In voting for another Netanyahu-led government, Israelis once again chose guns over butter. Progress made in the polls made by Zionist Union leader Isaac "Buji" Herzog, who tapped into dissatisfaction over economic inequality in Israel, was in the final analysis overwhelmed by fears over national security.

In many ways, Israel has an economy to be proud of. The latest forecasts from the Paris-based OECD shows that, after weakening in 2014, the Israeli economy is expected to bounce back this year with a three per cent expansion in output. This would place it among the fastest growing of the advanced nations, bolstered by hi-tech brilliance.

Growth in 2015 will be supported by a weaker exchange rate, lower interest rates and a pause in austerity.

Despite such stellar forecasts, Mr Herzog and his party were able to tap into a rich vein of dissent. OECD data shows that, among advanced countries, Israel has one of the greatest gaps between the wealthy and the poor.

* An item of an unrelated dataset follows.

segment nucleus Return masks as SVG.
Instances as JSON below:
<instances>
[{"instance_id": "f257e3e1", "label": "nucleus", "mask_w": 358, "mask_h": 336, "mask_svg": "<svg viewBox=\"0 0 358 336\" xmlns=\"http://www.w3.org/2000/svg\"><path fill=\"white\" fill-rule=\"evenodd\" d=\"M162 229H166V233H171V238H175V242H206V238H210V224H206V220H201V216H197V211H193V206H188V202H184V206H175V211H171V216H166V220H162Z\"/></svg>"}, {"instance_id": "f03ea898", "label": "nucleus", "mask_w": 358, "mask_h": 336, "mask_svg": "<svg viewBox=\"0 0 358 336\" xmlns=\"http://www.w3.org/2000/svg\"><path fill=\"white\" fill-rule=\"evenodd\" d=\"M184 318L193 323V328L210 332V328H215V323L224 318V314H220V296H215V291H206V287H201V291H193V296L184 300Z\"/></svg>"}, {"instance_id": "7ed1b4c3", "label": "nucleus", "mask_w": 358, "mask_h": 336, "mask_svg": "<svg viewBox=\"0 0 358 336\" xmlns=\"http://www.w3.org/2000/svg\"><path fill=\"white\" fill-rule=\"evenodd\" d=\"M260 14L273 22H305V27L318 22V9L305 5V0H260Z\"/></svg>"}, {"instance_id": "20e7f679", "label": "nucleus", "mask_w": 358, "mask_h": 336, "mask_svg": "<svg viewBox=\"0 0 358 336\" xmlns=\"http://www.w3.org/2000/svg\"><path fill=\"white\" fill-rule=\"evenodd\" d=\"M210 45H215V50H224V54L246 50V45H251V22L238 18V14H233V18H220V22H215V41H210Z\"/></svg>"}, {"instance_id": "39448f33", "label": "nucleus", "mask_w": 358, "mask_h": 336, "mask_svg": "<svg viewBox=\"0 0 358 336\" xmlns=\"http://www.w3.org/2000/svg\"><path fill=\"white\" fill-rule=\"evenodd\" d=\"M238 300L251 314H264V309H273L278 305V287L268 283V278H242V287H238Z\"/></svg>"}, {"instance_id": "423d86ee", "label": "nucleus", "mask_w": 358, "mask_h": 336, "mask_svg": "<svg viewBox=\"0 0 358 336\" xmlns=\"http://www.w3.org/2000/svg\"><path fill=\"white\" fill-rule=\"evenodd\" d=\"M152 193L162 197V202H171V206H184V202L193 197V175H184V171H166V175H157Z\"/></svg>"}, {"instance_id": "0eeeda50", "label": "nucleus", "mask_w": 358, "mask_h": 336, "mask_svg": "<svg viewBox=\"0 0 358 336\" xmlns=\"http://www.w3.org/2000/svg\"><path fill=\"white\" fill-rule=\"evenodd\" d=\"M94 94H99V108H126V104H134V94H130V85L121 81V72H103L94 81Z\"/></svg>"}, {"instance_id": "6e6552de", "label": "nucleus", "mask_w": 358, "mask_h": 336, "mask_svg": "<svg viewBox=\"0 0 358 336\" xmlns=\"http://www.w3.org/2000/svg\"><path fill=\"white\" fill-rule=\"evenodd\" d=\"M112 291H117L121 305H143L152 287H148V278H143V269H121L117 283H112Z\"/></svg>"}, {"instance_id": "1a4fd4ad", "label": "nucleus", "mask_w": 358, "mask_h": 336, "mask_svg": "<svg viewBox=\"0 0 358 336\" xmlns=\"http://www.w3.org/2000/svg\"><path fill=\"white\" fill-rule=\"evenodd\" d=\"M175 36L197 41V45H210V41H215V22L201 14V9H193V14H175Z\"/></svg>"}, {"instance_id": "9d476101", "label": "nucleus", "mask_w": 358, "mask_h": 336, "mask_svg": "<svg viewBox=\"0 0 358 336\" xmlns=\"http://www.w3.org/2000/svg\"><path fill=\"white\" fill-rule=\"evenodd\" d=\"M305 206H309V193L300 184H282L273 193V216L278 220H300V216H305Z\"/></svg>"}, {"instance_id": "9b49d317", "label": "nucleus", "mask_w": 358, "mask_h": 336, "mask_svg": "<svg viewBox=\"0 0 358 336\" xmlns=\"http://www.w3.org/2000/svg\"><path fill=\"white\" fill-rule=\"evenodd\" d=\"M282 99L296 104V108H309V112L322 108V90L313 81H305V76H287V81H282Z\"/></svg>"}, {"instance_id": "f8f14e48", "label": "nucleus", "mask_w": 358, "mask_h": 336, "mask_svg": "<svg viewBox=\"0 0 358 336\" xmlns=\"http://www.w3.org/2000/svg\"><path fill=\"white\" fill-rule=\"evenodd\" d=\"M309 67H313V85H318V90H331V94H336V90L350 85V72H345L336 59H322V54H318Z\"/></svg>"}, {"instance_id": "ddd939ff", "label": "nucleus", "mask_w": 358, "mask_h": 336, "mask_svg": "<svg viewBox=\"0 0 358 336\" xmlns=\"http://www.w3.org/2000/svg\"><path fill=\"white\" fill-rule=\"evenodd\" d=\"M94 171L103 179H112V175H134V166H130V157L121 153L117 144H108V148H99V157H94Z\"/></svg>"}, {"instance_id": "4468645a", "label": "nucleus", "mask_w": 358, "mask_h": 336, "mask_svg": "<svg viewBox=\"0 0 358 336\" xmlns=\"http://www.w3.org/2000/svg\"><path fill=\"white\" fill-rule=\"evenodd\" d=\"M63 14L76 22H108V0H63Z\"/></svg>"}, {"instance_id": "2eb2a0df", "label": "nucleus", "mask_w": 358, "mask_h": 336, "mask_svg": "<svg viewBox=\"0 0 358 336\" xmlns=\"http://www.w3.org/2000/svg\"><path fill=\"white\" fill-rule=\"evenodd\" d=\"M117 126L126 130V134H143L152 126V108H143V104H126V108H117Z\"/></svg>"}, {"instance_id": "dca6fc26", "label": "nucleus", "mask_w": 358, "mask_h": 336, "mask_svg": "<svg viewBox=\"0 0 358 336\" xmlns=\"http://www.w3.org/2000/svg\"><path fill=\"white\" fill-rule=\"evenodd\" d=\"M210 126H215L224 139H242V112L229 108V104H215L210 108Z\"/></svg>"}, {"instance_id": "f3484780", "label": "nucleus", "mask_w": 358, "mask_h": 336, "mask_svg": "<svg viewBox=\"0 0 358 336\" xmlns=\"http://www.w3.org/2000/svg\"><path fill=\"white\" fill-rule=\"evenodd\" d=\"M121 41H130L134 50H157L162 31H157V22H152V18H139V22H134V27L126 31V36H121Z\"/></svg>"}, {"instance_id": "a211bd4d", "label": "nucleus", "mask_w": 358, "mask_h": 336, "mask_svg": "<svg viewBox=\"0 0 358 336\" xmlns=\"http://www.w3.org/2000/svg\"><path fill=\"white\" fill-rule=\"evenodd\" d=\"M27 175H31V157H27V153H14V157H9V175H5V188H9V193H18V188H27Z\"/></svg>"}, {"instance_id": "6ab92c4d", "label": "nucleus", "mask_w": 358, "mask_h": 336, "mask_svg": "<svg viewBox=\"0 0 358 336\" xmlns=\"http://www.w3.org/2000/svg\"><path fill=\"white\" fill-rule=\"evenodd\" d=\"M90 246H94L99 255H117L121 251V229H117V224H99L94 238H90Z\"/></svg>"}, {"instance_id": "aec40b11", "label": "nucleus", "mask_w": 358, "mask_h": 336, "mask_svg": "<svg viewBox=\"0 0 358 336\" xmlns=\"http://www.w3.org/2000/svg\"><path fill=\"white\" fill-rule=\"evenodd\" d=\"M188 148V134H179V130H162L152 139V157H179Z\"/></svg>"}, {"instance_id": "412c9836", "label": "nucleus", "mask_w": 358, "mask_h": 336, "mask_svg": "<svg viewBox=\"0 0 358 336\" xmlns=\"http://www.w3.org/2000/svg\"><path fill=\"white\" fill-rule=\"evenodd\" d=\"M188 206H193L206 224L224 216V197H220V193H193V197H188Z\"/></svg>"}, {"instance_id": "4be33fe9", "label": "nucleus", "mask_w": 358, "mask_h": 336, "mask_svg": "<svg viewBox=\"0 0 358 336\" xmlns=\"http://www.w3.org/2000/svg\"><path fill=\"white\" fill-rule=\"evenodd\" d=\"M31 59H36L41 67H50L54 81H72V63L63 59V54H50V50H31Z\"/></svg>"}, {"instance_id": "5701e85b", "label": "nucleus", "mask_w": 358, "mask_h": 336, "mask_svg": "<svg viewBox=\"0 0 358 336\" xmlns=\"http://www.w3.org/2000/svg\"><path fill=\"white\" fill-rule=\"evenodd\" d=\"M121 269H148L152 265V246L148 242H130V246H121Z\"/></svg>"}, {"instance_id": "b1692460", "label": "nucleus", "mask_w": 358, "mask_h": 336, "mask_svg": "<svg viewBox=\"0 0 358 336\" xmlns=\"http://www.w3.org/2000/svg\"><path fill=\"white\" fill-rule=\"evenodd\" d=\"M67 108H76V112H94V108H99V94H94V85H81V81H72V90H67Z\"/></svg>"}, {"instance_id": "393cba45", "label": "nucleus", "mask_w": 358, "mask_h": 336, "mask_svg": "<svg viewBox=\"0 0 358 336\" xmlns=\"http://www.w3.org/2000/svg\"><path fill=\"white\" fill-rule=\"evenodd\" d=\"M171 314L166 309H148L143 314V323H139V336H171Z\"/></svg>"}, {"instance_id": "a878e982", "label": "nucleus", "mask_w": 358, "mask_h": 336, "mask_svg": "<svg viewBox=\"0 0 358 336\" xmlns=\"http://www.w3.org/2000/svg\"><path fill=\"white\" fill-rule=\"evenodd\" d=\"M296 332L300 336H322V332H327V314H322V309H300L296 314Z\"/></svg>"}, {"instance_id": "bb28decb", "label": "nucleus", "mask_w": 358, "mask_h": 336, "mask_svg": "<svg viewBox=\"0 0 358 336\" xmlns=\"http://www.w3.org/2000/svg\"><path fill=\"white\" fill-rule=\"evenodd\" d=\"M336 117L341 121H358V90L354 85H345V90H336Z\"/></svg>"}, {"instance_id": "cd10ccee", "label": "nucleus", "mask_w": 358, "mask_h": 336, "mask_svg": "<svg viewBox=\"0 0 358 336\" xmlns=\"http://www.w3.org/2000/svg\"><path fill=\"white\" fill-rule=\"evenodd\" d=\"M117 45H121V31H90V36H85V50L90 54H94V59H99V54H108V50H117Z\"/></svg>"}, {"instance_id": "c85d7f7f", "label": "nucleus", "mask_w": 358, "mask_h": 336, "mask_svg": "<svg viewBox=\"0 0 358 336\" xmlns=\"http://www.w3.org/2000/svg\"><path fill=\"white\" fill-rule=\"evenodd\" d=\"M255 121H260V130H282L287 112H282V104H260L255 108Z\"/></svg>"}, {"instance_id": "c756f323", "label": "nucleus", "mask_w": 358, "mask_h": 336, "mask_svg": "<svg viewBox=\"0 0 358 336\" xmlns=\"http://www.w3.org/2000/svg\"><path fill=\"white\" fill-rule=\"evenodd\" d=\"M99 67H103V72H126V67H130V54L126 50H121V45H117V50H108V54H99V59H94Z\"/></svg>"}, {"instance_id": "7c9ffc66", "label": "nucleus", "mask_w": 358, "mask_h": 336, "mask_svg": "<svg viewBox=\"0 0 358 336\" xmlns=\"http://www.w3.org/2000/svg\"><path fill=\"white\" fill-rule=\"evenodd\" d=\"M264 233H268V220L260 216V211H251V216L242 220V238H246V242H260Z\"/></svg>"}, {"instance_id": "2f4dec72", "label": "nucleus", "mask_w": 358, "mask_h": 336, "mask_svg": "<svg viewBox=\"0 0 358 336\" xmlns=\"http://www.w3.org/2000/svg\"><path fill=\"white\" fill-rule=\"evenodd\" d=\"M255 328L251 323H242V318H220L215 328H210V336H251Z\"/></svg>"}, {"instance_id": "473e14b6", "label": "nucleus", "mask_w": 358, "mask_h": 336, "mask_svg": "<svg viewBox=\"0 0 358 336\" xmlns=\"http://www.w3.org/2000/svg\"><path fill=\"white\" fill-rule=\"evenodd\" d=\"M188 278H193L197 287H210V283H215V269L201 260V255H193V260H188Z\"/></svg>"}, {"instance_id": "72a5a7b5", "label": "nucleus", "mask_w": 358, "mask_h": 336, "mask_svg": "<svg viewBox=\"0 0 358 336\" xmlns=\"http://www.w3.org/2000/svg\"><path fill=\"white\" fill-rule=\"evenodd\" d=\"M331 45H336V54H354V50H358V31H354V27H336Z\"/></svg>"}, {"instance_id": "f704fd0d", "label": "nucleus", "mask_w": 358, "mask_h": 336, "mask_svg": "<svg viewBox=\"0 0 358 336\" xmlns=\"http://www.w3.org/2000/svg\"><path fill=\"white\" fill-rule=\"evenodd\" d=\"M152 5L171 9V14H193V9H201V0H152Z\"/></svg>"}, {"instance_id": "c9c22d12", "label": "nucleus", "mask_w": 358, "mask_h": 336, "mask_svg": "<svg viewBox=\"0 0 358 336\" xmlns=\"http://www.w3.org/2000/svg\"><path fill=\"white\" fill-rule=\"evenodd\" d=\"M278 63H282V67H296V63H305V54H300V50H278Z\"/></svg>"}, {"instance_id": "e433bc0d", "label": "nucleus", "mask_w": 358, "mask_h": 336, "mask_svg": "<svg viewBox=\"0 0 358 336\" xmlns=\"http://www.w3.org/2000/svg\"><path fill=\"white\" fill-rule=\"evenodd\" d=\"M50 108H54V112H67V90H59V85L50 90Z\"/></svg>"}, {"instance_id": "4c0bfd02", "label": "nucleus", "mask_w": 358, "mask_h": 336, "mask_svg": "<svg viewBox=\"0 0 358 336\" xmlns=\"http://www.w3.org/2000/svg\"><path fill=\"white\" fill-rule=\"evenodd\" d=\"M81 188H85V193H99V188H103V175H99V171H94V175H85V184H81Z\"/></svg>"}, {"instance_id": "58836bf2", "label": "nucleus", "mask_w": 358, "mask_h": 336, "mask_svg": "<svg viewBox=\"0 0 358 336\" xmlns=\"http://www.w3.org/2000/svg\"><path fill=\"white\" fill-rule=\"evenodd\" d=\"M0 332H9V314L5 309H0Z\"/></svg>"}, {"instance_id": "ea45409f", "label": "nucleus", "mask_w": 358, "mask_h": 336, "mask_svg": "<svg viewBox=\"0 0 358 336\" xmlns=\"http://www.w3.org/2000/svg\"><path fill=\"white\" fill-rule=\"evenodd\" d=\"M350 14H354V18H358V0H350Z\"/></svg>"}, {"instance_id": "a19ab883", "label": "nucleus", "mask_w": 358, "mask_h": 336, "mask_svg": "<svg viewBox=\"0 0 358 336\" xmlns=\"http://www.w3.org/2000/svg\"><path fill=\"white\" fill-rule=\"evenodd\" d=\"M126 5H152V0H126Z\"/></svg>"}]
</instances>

At the top end, some 20 or so prosperous Israeli families control the banks, supermarkets, property, gas stations and the utilities that underpin the lives of ordinary households. At the lower end, there are high levels of poverty among Charedi families, Bedouin Arabs and some new immigrants.

A great failing of the last Netanyahu government was its inefficiency in dealing with this inequality and the factors that provoked the "cottage cheese" revolution and the huge social protests in 2011.

Mr Herzog recognised the potency of the domestic economy as an issue. In a parallel with Britain's Labour Party, he identified a "cost-of-living" crisis in Israel and demanded social justice.

He proposed to reverse austerity, release state land for housing development and vowed competition in consumer markets. That would mean breaking up some family-controlled enterprises.

Much of what Mr Herzog promised reflected the goals outlined by a committee, headed by economist Professor Manuel Trajtenberg, set up in response to the "cottage cheese" revolution. They have never been fully implemented. Israel, like London, has a housing market divorced from domestic incomes. Vast inflows of foreign capital from Russia and, more recently, France, have driven residential prices ever higher as diaspora Jews buy their insurance against antisemitism.

This means that young Israeli couples struggle to leave the family nest and set up on their own. This has been a factor that attracts young families to subsidised settlement housing.

Among reasons to support a "grand coalition" in the new government would be to prevent the best of the Zionist Union reform agenda being swallowed up by an administration that places the minority interests of the religious parties above the interests of the broader population.